Additional predicates were to ensure the result of the distance and sort method are valid.

** distanceTo(..) - mathematical, recursive definition of the
** distance function from 0 to n-1 over two arrays
** it is needed to specify the functionality of the method above
** sample1, sample2: array - array (or vectors) with cell values
** real - eculidean distance result
function distanceTo(sample1: array < real > , sample2: array < real > , n: int): real
//sample1 and sample2 must not be null;
requires sample1 != null && sample2 != null;
//sample1 and sample2 must have same length
requires sample1.Length == sample2.Length;
// index n should be within sample1 and sample2 range
requires 0 <= n && n <= sample1.Length;
requires 0 <= n && n <= sample2.Length;
//make sure sample1 and sample2 have same length
ensures sample1.Length == sample2.Length;
decreases n;
reads sample1, sample2; {
	if (n == 0) then 0.0
	else distanceTo(sample1, sample2, n - 1) + ((sample1[n - 1] - sample2[n - 1]) * 
	(sample1[n - 1] - sample2[n - 1]))
predicate sorted(a: array2 < real > , lo: int, hi: int)
requires a != null;
requires a.Length1 == 2;
//requires 0 <= i <= a.Length0;
reads a; {
	forall j, k::0 <= lo <= j < k < hi <= a.Length0 ==> a[j, 0] <= a[k, 0]

4. Conclusion

Annotations are written with the Dafny programming language and they are checked at run time to prove a piece of code is correct.

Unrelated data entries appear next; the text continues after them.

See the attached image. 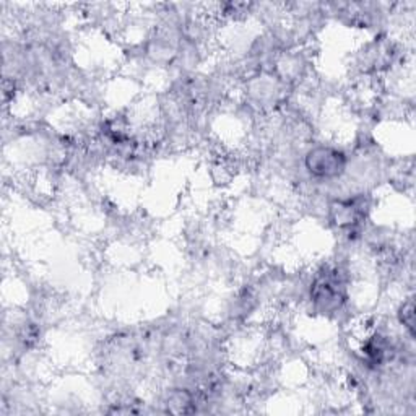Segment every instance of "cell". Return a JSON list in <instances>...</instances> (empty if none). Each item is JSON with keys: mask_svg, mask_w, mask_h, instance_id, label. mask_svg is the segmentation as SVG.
Here are the masks:
<instances>
[{"mask_svg": "<svg viewBox=\"0 0 416 416\" xmlns=\"http://www.w3.org/2000/svg\"><path fill=\"white\" fill-rule=\"evenodd\" d=\"M346 155L338 148L319 145L306 155V169L312 177L337 179L346 169Z\"/></svg>", "mask_w": 416, "mask_h": 416, "instance_id": "obj_1", "label": "cell"}, {"mask_svg": "<svg viewBox=\"0 0 416 416\" xmlns=\"http://www.w3.org/2000/svg\"><path fill=\"white\" fill-rule=\"evenodd\" d=\"M413 301H406L403 304V308H401V312H400V319H401V324H403L408 330L413 333V319H414V312H413Z\"/></svg>", "mask_w": 416, "mask_h": 416, "instance_id": "obj_2", "label": "cell"}, {"mask_svg": "<svg viewBox=\"0 0 416 416\" xmlns=\"http://www.w3.org/2000/svg\"><path fill=\"white\" fill-rule=\"evenodd\" d=\"M325 286H327V298H328L327 301H330V299H333V298H337V296H338L337 291H333V289L330 288V284H328V283L325 284ZM324 298H325V291H324V289H319L317 293H316V301H320V299H324Z\"/></svg>", "mask_w": 416, "mask_h": 416, "instance_id": "obj_3", "label": "cell"}]
</instances>
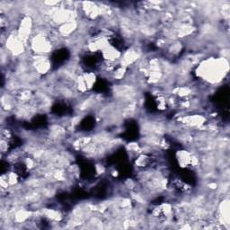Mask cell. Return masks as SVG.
Wrapping results in <instances>:
<instances>
[{
	"instance_id": "obj_1",
	"label": "cell",
	"mask_w": 230,
	"mask_h": 230,
	"mask_svg": "<svg viewBox=\"0 0 230 230\" xmlns=\"http://www.w3.org/2000/svg\"><path fill=\"white\" fill-rule=\"evenodd\" d=\"M0 148H1V153L2 155L7 153L8 149H9V141L1 139V144H0Z\"/></svg>"
}]
</instances>
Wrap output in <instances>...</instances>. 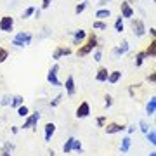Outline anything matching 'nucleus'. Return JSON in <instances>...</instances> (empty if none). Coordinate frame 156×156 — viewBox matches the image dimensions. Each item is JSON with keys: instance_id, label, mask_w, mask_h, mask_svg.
I'll use <instances>...</instances> for the list:
<instances>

This report presented an implementation of the kNN algorithm using Dafny. The full source code can be found here [1].

5. References

[1] knn source code. . Accessed: 2016-2-9.
[2] J. Koenig and K. R. M. Leino. Getting started with dafny: A guide., 2012.
[3] K. R. M. Leino. Dafny: An automatic program verifier for functional correctness. In Logic for Programming, Artificial Intelligence, and Reasoning, pages 348–370. Springer, 2010.